As soon as I became a parent, I developed an achilles heel, a weak spot and I
felt fear like never before. Fear that something could happen to my child,
fear that I wasn’t up to the job.
It usually starts as soon as our babies are born when our inner Lioness is
unleashed and, from talking to women with grown up children, it never really goes away.
And I see this fear all time in the eyes of the mums who come to see me. It’s normal but it can
be crushing for a new mum, it can stop us from thinking clearly,
from stepping back and looking at the bigger picture.
It affects us all differently and some mums are more fearful and anxious than others.
It usually starts with feeding – our aim is to keep our baby healthy and feeding is so emotionally
wrapped up in giving our baby milk, especially if we are breastfeeding and the responsibility lies on us.
If we struggle to get started, we are scared that we are starving our baby, that we are
doing it wrong, that we are failing. And once it gets going we are fearful with every blip – if our baby
isn’t gaining enough weight, if he drops off that sodding percentile line, if she has a fussy day
and doesn’t want to eat much, if her nappies change. if he’s unwell.

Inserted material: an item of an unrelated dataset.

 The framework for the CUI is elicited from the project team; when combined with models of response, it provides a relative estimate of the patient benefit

Of course this fear keeps us alert, it means we can respond if there is a problem and our baby needs to
see a doctor – never ignore your gut and always get your baby checked out if you need to.

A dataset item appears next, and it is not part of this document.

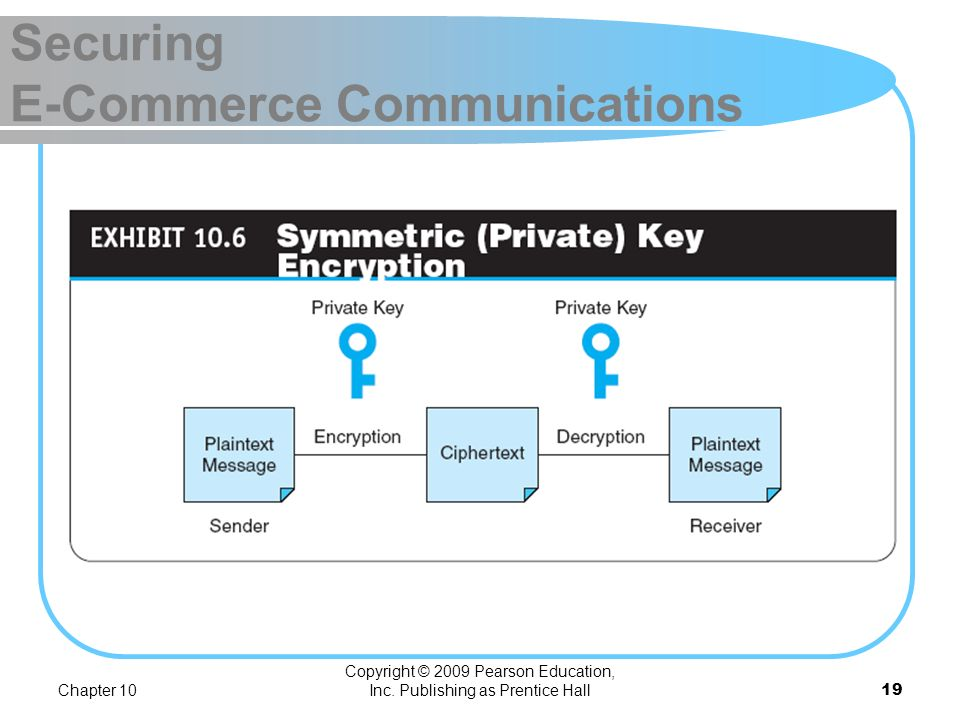 Chapter 10 Copyright © 2009 Pearson Education, Inc. Publishing as Prentice Hall18 Securing E-Commerce Communications public key infrastructure (PKI) A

The fear is intense with a baby because they are so much more dependant and they seem so vulnerable and
they can’t easily tell us what it the matter but it often becomes less intense as our children grow up and, as
parents, we find a balance between where we need to be cautious and where our children need to
explore and learn for themselves.
The fear is part of parenting, I guess it is what makes us a parent – making sure our children are safe and
healthy. We all manage it differently – some parents will be very fearful and could be described as over-protective, while others may have a more relaxed attitude to parenting. There will always be the parent at the
playground who hovers over their child and there will always be the parent who lets their child climb right to the top
of the climbing frame. We can only ever parent how we want or need to and neither is really right or wrong,
we just see fear in different places.
I guess I would pitch myself somewhere in the middle, in a somewhat average place of fear.
I have always wanted my children to learn and explore in a safe environment. As young children,
I kept them close when next to roads or in busy places but where there was space to be free and I knew it
was safe, they could be free. Accidents, bumps and scrapes are part of life and they often come with
playing, learning and having fun.
I never really baby-proofed the house – we had a fire guard and one stair gate, that was it.
When the girls were little they were always close by so I never felt the need to stop them exploring.
My husband was also working on the house so it was commonplace to have saws, hammers and nails lying
around in a couple of rooms. Never once did they bother with them. And from when they were old enough
I have encouraged them to help with cooking, to make cups of tea and
to help make the fire in the living room – all the things they see me doing most days.
As my girls have grown up fear comes from different places – from being away from me – going out to
play with friends, sleepovers (don’t get me started on sleepovers!) friendships and bullying,
am I parenting well enough? am I affecting how she will turn out as an adult? have I taught her to be
responsible, sensible, trustworthy? Am I aware of her mental health? Does
she know she can come to me for support?
As soon as our children are old enough to be under the care of another parent for playdates,
we see the differences in parenting and we have to assess whether our reluctance to let them go somewhere
without an adult – playing out, cinema, trip into Newcastle – is because it is appropriate and the activity is not safe or
right for your child or whether it is time to start letting go, to trust, to feel the fear. There have been many an
occasion where I have sat in the house, tense, unsettled, fearful – running hideous
scenarios through my head – until my child was back in the house again but it needed to be done
because she was old enough to take that step.
Now that I have two children in high school, the fear is less intense but it is there and it comes from
the same place it always has – I need them to be protected and safe and I don’t want to get it wrong. I never properly relax until they are back at home and, sometimes, in my arms.